Calculate average latencies on the fly

Message ID CAK+oA4WFAaT4DmR=8nKqTsyKe9imDYCu5p6DG4kqbhoBPD=LXw@mail.gmail.com
State New
Headers show

Commit Message

Piotr Gregor Nov. 14, 2016, 11:50 a.m.
There was an error in previous patch. Please find attached corrected patch.

cheers,
Piotr

Comments

Mathieu Poirier Nov. 14, 2016, 3:42 p.m. | #1
On 14 November 2016 at 04:50, Piotr Gregor <piotrgregor@rsyncme.org> wrote:
> There was an error in previous patch. Please find attached corrected patch.

>

> cheers,

> Piotr


Piort,

I am fairly new to this mailing list but if it is anything like the
kernel's, you will want to send your patch using git send-email.  It
is probably a good idea to run checkpatch.pl on it too - that way
you'll avoid all sort of style problems like lines over 80 characters
long.

Mathieu
--
To unsubscribe from this list: send the line "unsubscribe linux-rt-users" in
the body of a message to majordomo@vger.kernel.org
More majordomo info at  http://vger.kernel.org/majordomo-info.html
Piotr Gregor Nov. 14, 2016, 4:11 p.m. | #2
Hi Mathieu,

I am newer most likely - many thanks for your advise.

cheers,
Piotr
--
To unsubscribe from this list: send the line "unsubscribe linux-rt-users" in
the body of a message to majordomo@vger.kernel.org
More majordomo info at  http://vger.kernel.org/majordomo-info.html
Clark Williams Nov. 14, 2016, 4:58 p.m. | #3
On Mon, 14 Nov 2016 16:11:58 +0000
Piotr Gregor <piotrgregor@rsyncme.org> wrote:

> Hi Mathieu,

> 

> I am newer most likely - many thanks for your advise.

> 

> cheers,

> Piotr

> --


Luckily this list is *much* lower traffic than LKML and we're not quite as strict as they are, since we don't have the volume of patches to deal with. 

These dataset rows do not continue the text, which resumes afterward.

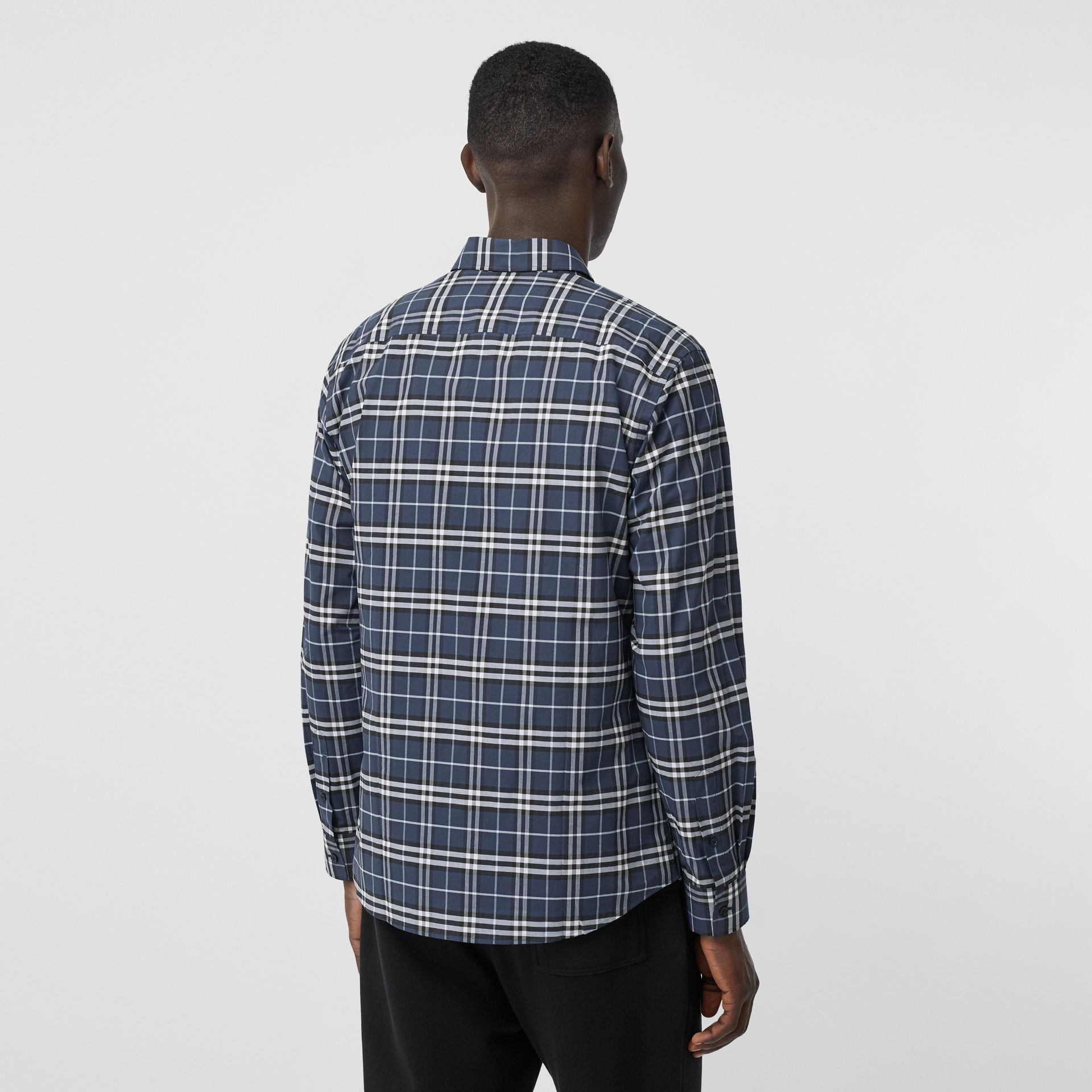 Small Scale Check Stretch Cotton Shirt in Dark Navy - Men | Burberry Hong Kong S.A.R - gallery image 2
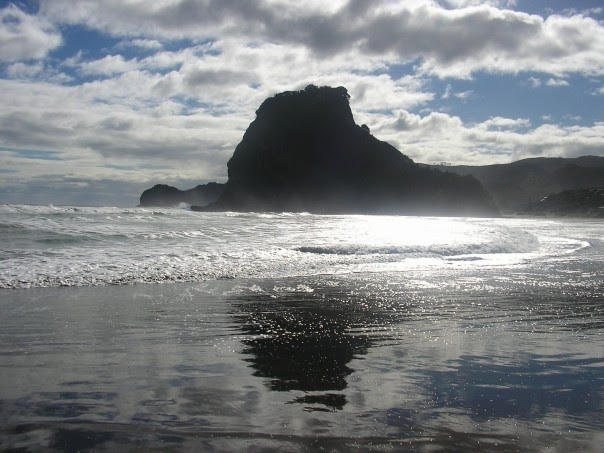 pic i took at lion rock, piha beach in 2005... must move there ASAP!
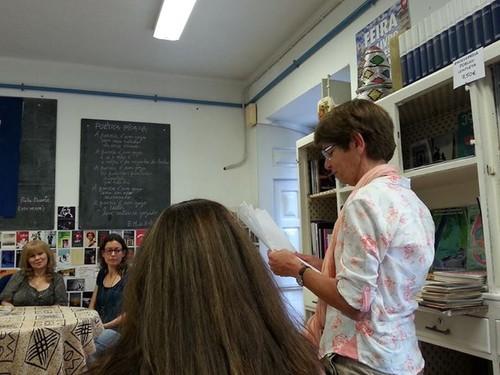 Maria Clarinda, lendo poesia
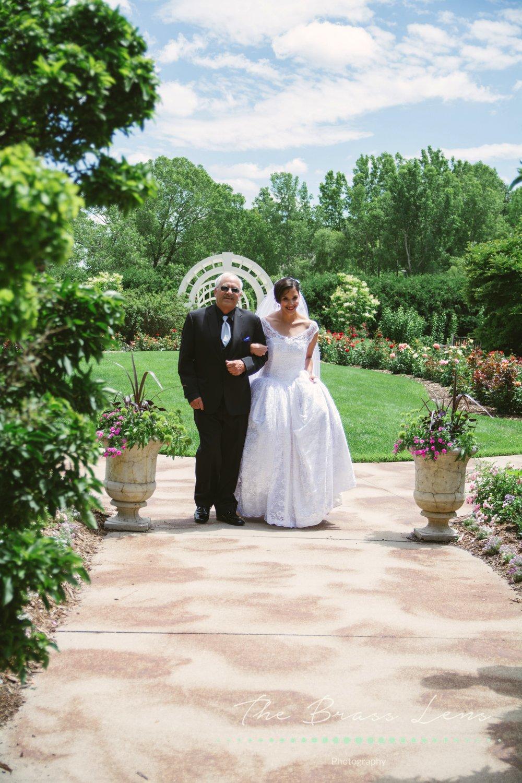 thebrasslens.greenbaybotanicalgarden.greenbayweddingphotographer.wisconsinweddingphotographer.weddingphotographersingreenbay.greenbaywedding.placesingreenbaytogetmarried.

That being said, very good advice and I'll make a note to follow it :)

Piotr, John Kacur or I will look at adding in your patch to cyclictest shortly. Thanks for the submission.

-- 
United States Coast Guard
Ruining Natural Selection since 1790
John Kacur Nov. 16, 2016, 2:47 p.m. | #4
Please inline the patches

There are 1000000 microseconds / second, the default interval is 1000us, 
but let's say we did it more frequently at 100us

1000000 us /  100 intervals = 10000 samples / second * 60 sec/min * 60 
min/hr * 24 hrs/day * 365 days / year * 1000 (very pessimistic diff) =
an accumulated diff of 3.1536×10^14

With a max double of 9x10^15/3.15*10^14 we could run for 30 years before 
we move into normal numbers.

So, the problem with your patch, is not just the problem which it proposes 
to fix, is one I see as mostly theoretical, but there is the potential for 
accumulating small inaccuracies.

Of course, there is always the chance that I made some kind of error in my 
analysis here, please feel free to point it out!

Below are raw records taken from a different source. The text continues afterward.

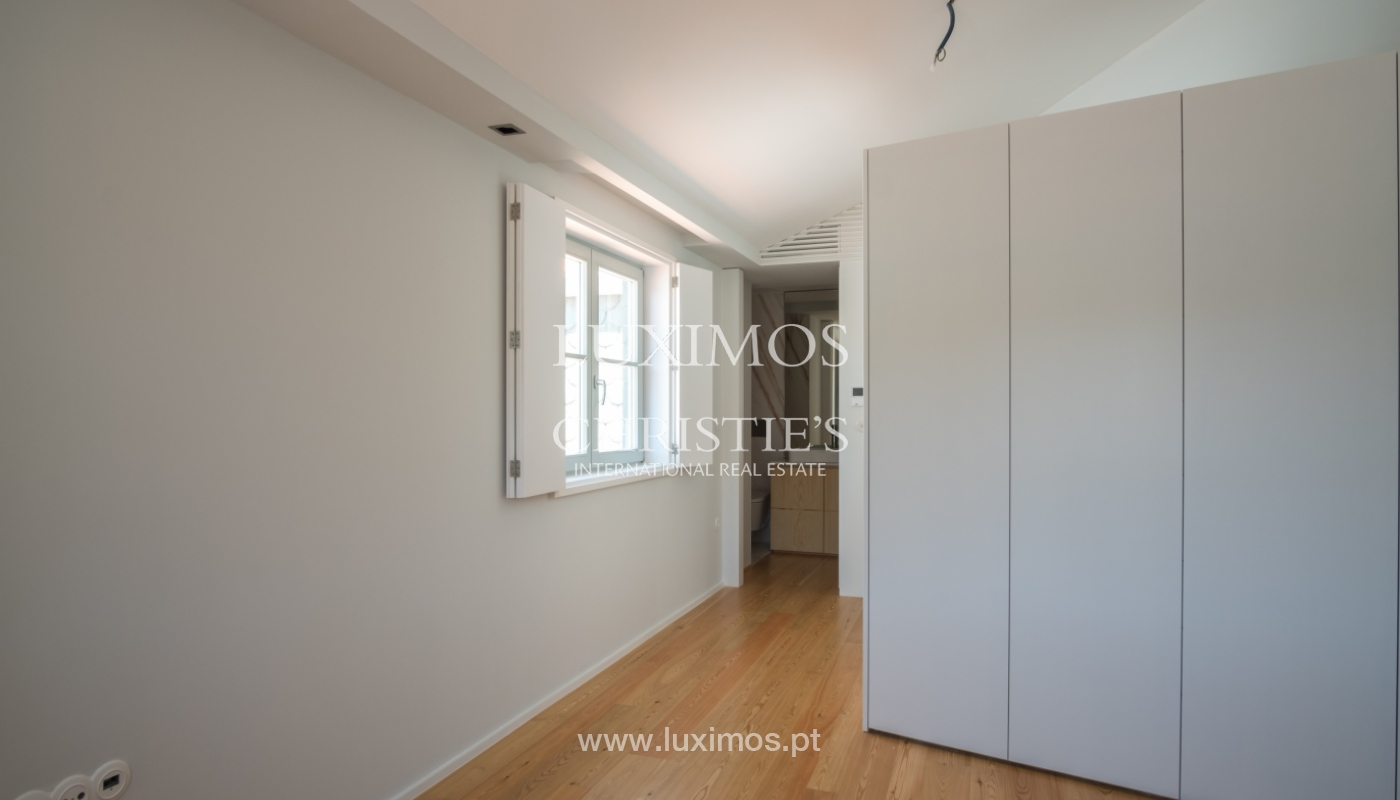 Sale of apartment with fantastic river view, Porto, Portugal_113356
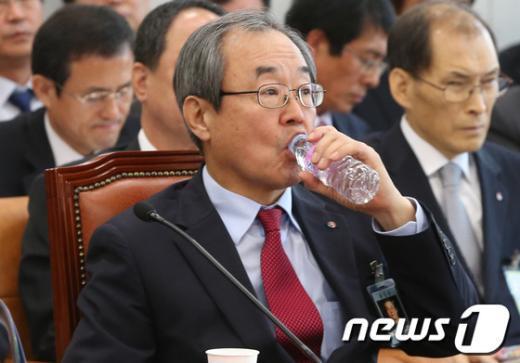[사진][2013국감]'목 타는' 서문규 석유공사 사장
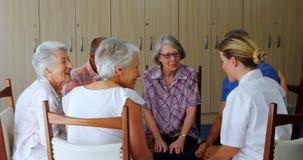 Medico femminile che interagisce con la gente senior 4k video d archivio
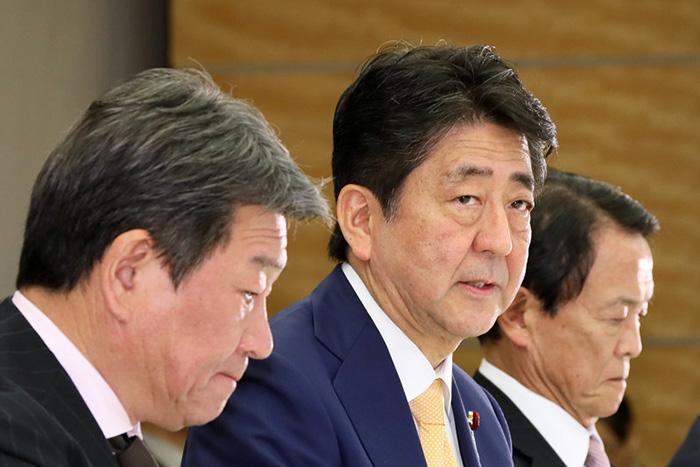 消費増税でむしろ税収は減る。財政破綻の瀬戸際に立つ日本は水道民営化へ=矢口新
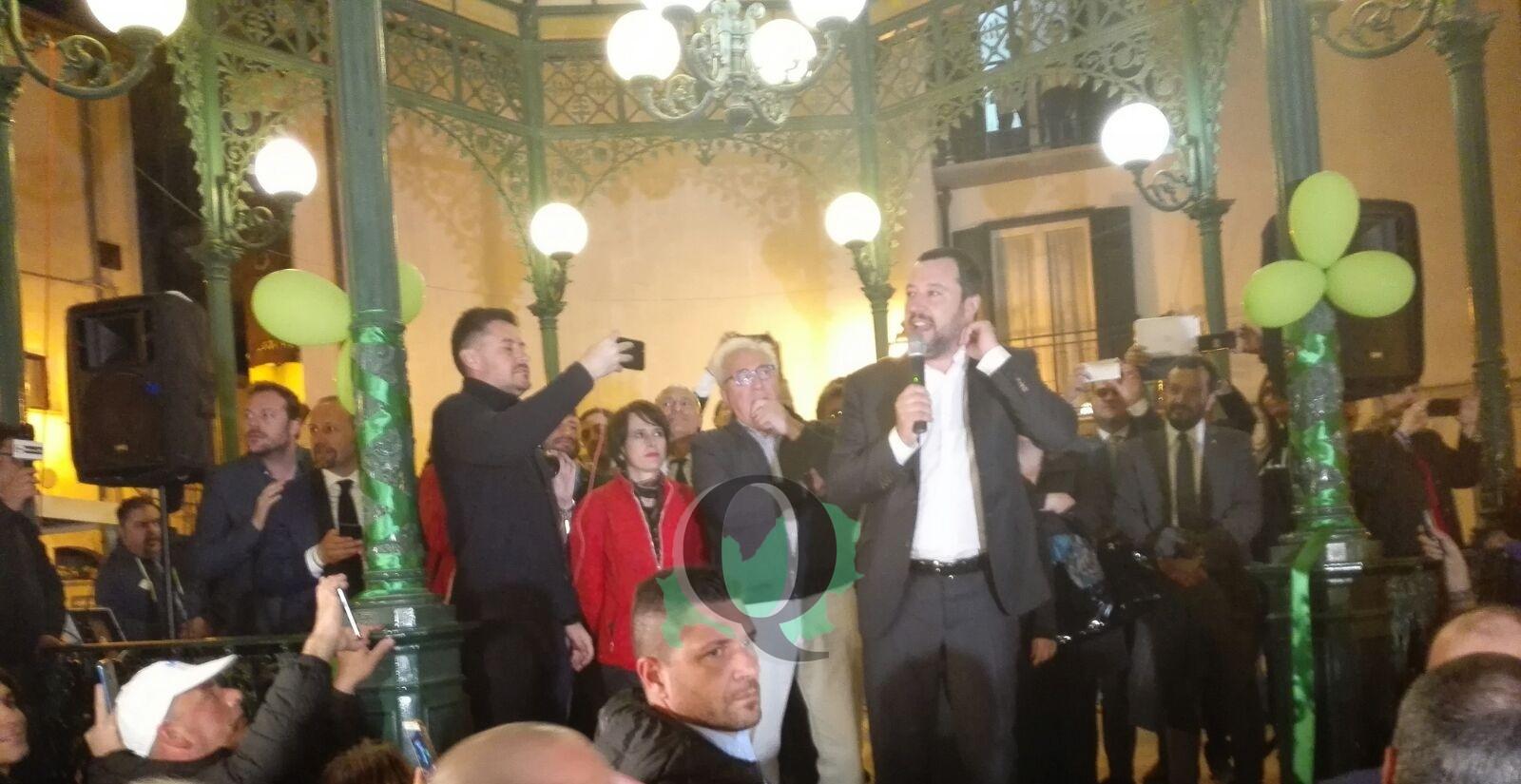 """Pienone per Salvini a Isernia: """"Governo? Se serve scendo in campo direttamente"""""""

What might be more interesting is how long would it take for the cycles to 
overflow?

Thanks

John

On Mon, 14 Nov 2016, Piotr Gregor wrote:

> There was an error in previous patch. Please find attached corrected patch.

> 

> cheers,

> Piotr

>
Piotr Gregor Nov. 19, 2016, 11:27 p.m. | #5
Hi John, Clark,

Recently I observed jitter of > 100 000 during tests of virtualized system.
In that case 30 years would change into 0.3 year which is not as much.
The jitter depends on the hardware/software you test, what if someone
deliberately wishes to measure jitter of more than this or he is just
out of luck and gets huge values?
Also, the limit will change if the type of average changes, but if it
is calculated in the way I proposed, it will always work.
Apart from this, since the benign possibility exists - why not to fix this
if the fix is easy.

cheers,
Piotr
--
To unsubscribe from this list: send the line "unsubscribe linux-rt-users" in
the body of a message to majordomo@vger.kernel.org
More majordomo info at  http://vger.kernel.org/majordomo-info.html
Tracy Smith Nov. 20, 2016, 5:03 a.m. | #6
Piotr, please explain what you believe to be the root cause?

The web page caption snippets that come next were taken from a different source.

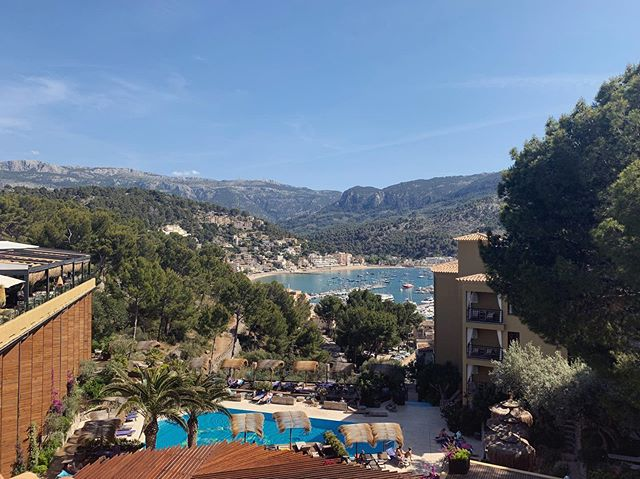 Yoga mit dieser Aussicht! Ein Traum 😍 Danke @bikinihotels ❤️#yogaretreat #Yoga #Spain #yogateacher #practice #instadaily #summer #retreaters #mallorca #portdesoller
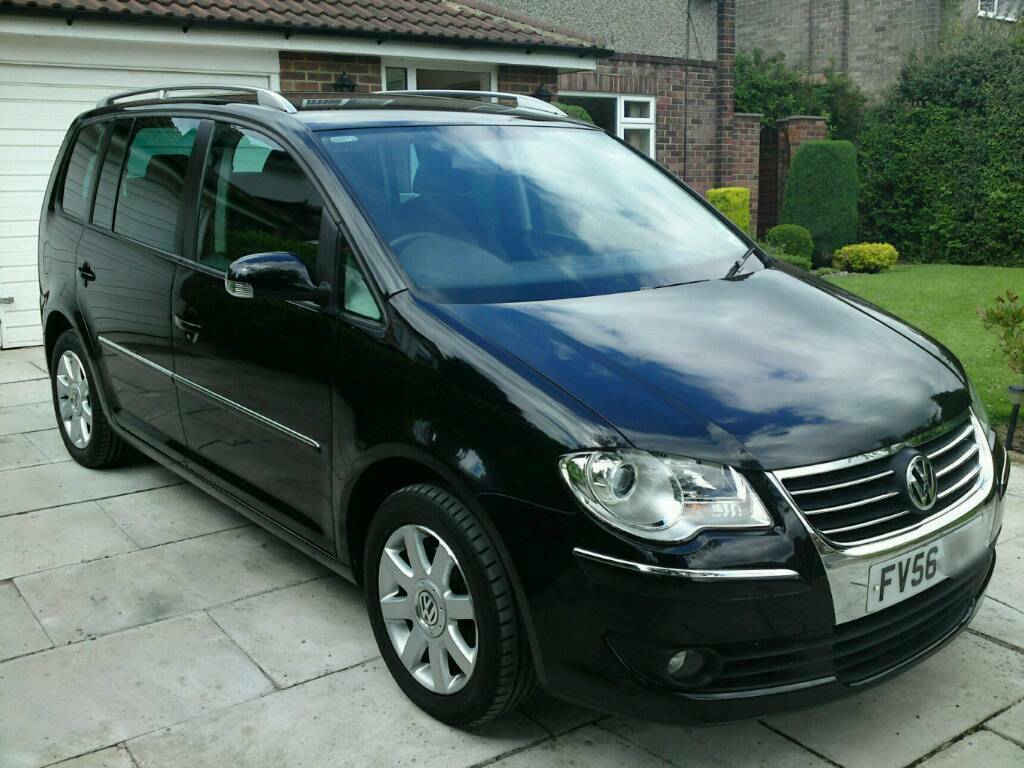 vw touran 2 0 tdi sport model in calverley west. Black Bedroom Furniture Sets. Home Design Ideas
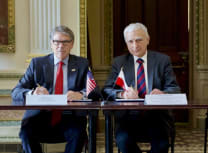 Piotr Naimski signing the agreement with US Secretary of Energy Dan Brouillette (Government of Poland)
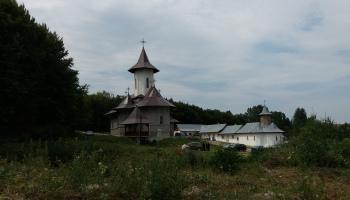 Preoții de la Rădeni, șantajați de membri ai grupului Sava-Staicu să accepte deciziile schismatice de la Mestecăniș
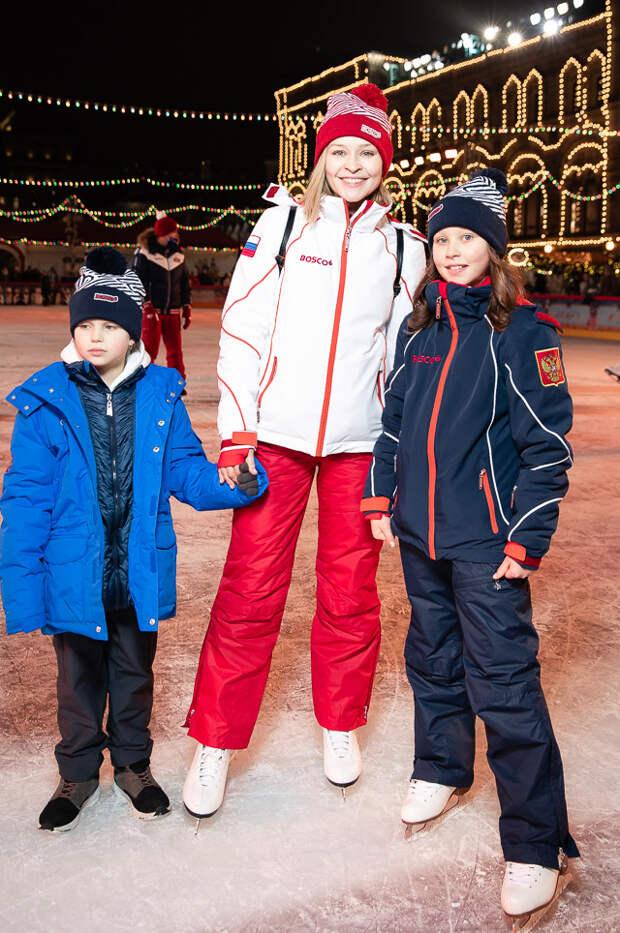 На льду: Надежда Михалкова, Олег Меньшиков и Филипп Киркоров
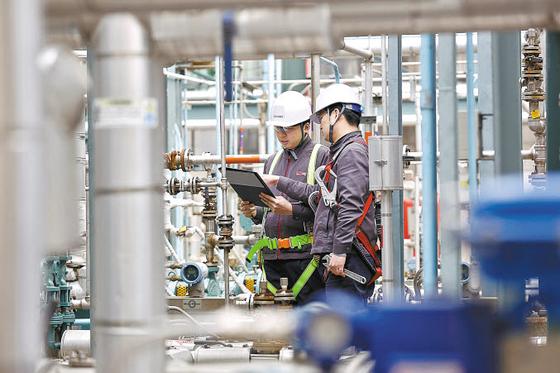 금호석유화학그룹이 최근 강화되는 환경 규제에 발맞춰 환경안전경영에 힘을 싣고 있다. 사진은 금호석유화학 직원들이 생산 설비를 점검하는 모습. [사진 금호석유화학그룹]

> On Nov 19, 2016, at 5:27 PM, Piotr Gregor <piotrgregor@rsyncme.org> wrote:

> 

> Hi John, Clark,

> 

> Recently I observed jitter of > 100 000 during tests of virtualized system.

> In that case 30 years would change into 0.3 year which is not as much.

> The jitter depends on the hardware/software you test, what if someone

> deliberately wishes to measure jitter of more than this or he is just

> out of luck and gets huge values?

> Also, the limit will change if the type of average changes, but if it

> is calculated in the way I proposed, it will always work.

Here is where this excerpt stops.